» **Task directions**: Retype the records below exactly as they stand, omitting the pictures.

[Records supplied Boundary: Start]

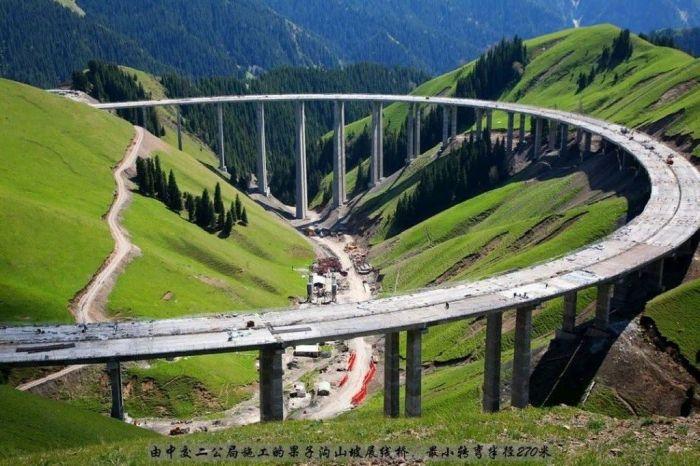 Expressways of China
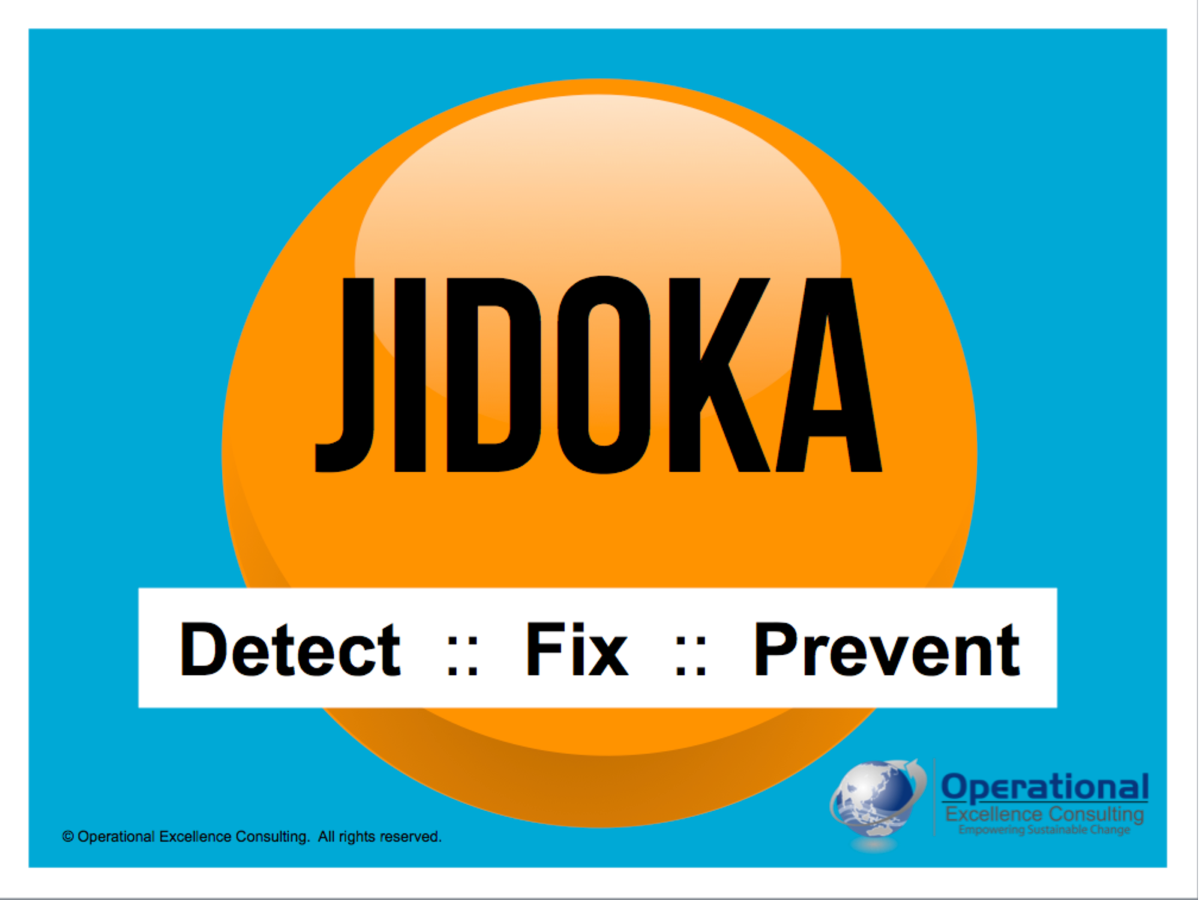 Jidoka By Operational Excellence Consulting Authorstream Cable Diagram Http Wwwpoweredtemplatecom Powerpointdiagrams Related Presentations
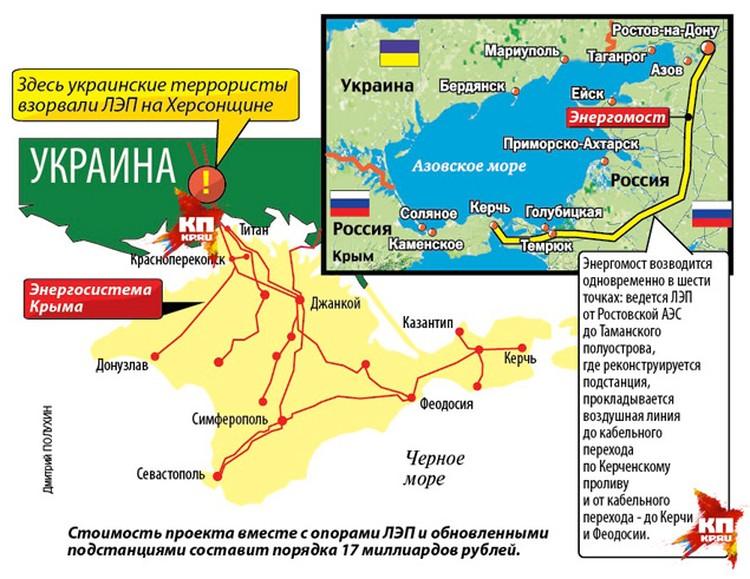 Будущее энергосистемы Крыма - энергомост.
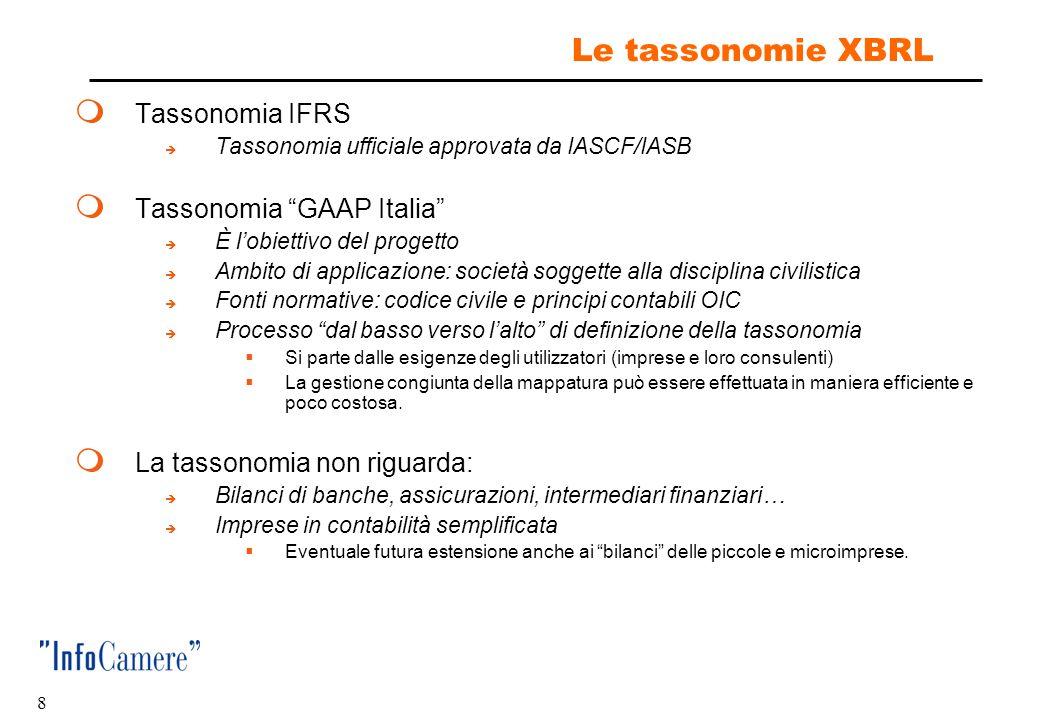 Le tassonomie XBRL Tassonomia IFRS Tassonomia GAAP Italia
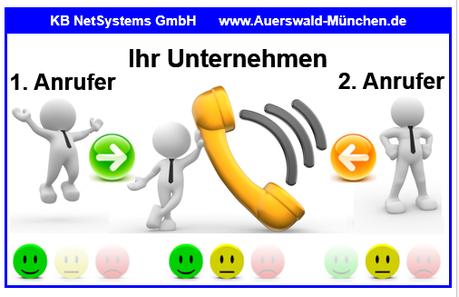 """5. Szenario - Das zentrale VMF-System (VoiceMail) nimmt das Gespräch """"SOFORT"""" oder bei """"BESETZT"""" an"""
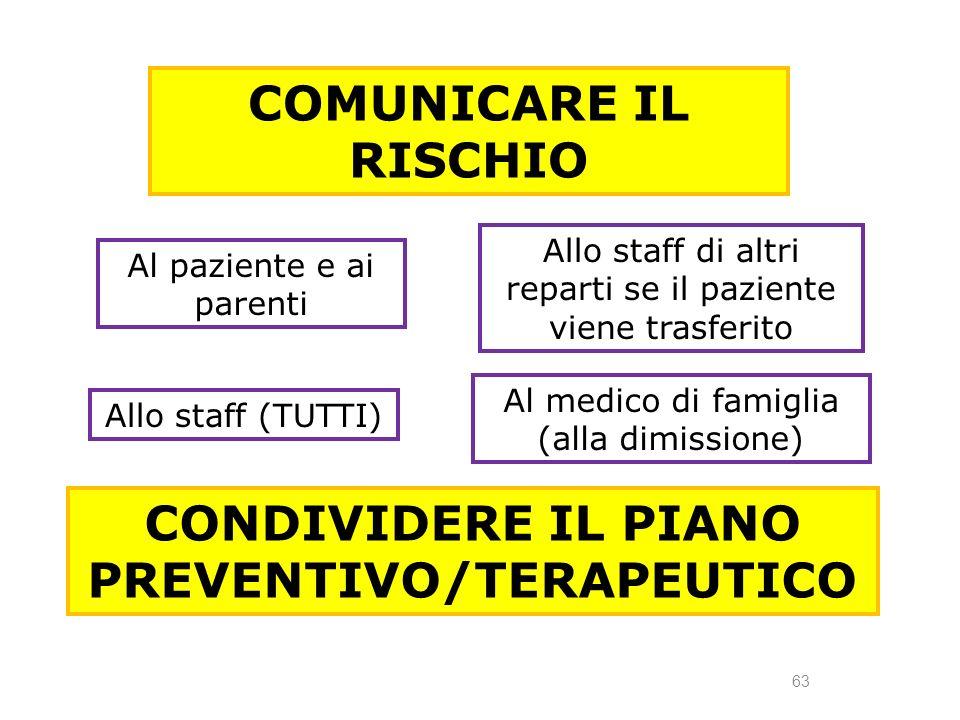 63 COMUNICARE IL RISCHIO Al paziente e ai parenti Allo staff (TUTTI) Allo staff di altri reparti se il paziente viene trasferito Al medico di famiglia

[Records supplied Boundary: End]

» **Solution below**:
 Expressways of China
 Jidoka By Operational Excellence Consulting Authorstream Cable Diagram Http Wwwpoweredtemplatecom Powerpointdiagrams Related Presentations
 Будущее энергосистемы Крыма - энергомост.
 Le tassonomie XBRL Tassonomia IFRS Tassonomia GAAP Italia
 """5. Szenario - Das zentrale VMF-System (VoiceMail) nimmt das Gespräch """"SOFORT"""" oder bei """"BESETZT"""" an"""
 63 COMUNICARE IL RISCHIO Al paziente e ai parenti Allo staff (TUTTI) Allo staff di altri reparti se il paziente viene trasferito Al medico di famiglia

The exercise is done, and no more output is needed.